Dockworkers’ Strike: What It Means

A dockworkers' strike that began on October 1, 2024, across East and Gulf Coast ports threatens to disrupt supply chains nationwide. The strike, led by the International Longshoremen’s Association (ILA), stems from disagreements over wages and the automation of dockwork machinery.

Published on October 3, 2024

strike

A dockworkers’ strike that began on October 1, 2024, across East and Gulf Coast ports threatens to disrupt supply chains nationwide. The strike, led by the International Longshoremen’s Association (ILA), stems from disagreements over wages and the automation of dockwork machinery. With construction and manufacturing sectors poised to face significant delays, the insurance industry is bracing for potential ripple effects.

Supply Chain Disruptions and Coverage Implications

The strike affects major ports from Texas to Maine, which are critical entry points for construction materials, heavy machinery, food, and chemicals. This could lead to material shortages, price hikes, and delivery delays—factors that could trigger claims under business interruption and contingent business interruption (CBI) policies. For industries reliant on just-in-time inventory, these delays could disrupt operations, leading to losses that businesses may seek to recover through their insurance policies.

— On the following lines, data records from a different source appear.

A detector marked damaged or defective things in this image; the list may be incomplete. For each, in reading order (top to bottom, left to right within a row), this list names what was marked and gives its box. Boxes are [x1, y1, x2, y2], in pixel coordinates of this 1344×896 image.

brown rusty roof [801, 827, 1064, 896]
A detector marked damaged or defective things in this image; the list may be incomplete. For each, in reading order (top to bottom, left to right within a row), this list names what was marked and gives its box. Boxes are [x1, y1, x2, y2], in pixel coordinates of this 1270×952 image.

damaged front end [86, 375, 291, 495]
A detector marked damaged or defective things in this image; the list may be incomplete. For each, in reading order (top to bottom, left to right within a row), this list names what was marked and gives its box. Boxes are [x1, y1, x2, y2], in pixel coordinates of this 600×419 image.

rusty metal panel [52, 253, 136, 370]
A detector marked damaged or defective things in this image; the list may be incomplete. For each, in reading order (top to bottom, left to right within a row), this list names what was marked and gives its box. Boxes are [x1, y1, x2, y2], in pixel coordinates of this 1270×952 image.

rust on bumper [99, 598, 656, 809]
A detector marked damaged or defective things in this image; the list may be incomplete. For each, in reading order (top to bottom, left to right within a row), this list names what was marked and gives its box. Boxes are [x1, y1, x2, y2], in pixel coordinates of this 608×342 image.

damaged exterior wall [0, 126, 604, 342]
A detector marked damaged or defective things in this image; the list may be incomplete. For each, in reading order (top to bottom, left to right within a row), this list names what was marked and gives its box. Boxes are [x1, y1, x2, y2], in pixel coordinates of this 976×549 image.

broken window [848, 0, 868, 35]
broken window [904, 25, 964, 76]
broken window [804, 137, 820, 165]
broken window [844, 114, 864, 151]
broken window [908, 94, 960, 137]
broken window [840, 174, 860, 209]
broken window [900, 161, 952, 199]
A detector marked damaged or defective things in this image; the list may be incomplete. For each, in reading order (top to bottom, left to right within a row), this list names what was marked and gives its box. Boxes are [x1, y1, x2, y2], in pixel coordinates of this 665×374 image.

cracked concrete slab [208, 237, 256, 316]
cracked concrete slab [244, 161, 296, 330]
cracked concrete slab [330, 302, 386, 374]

As ships back up and distribution to warehouses slows, contractors are already predicting that delays could extend into 2025 if the strike persists for more than a week. This timeline could worsen if insurers are inundated with claims from affected industries.

Rising Costs and Inflationary Pressures

Bill Flemming, senior VP at Cumming Group, and Ken Simonson, chief economist for the Associated General Contractors of America, warn that prolonged strikes could exacerbate shortages in structural steel and equipment, driving up costs. This potential inflation in construction and manufacturing sectors may translate to increased premiums for insured businesses, as insurers reassess the risks associated with supply chain volatility.

In addition, price hikes for materials could lead to higher payouts for insurers covering projects that are already underway, as the cost of replacing or sourcing delayed materials escalates.

Contingent Business Interruption: A Crucial Safety Net

CBI coverage could become a key factor in mitigating losses for affected companies. CBI protects businesses from losses resulting from disruptions in their supply chain, particularly when suppliers are unable to deliver due to unforeseen events. For companies that depend on materials moving through the impacted ports, this coverage could help cover lost profits or extra expenses incurred due to delays.

However, insurers will need to closely examine the scope of CBI policies to determine how well they apply in this situation. Since the strike stems from a labor dispute, some policies may exclude coverage if labor actions are not explicitly covered under the insured’s CBI plan. Businesses and their insurance agents should review the fine print of policies to understand potential gaps.

Potential Long-Term Impacts

If the strike extends beyond a few weeks, recovery could stretch well into 2025, according to supply chain experts. Such a scenario may also lead to insurers reconsidering risk assessments for companies that heavily rely on global supply chains. Underwriters may adjust premiums or recommend new risk management strategies to account for the ongoing threat of labor strikes and supply chain disruptions.

In the event of prolonged labor disputes or recurring strikes, the insurance industry may see an uptick in demand for specialized strike insurance or broader business interruption policies to protect businesses from future disruptions. Companies that fail to adequately plan for these risks may face heightened financial vulnerability.

Preparing for the Future

As industries await resolution, businesses should proactively assess their current insurance coverage and potential exposures. Reviewing business interruption policies, exploring extensions for CBI coverage, and working with insurers to adjust limits or add endorsements could help companies better manage the financial fallout from prolonged supply chain issues.

For insurers, this strike serves as a reminder to reevaluate policy offerings and claims protocols related to labor disputes and supply chain risks. Staying ahead of these challenges will be crucial as the industry navigates the evolving landscape of global trade and transportation.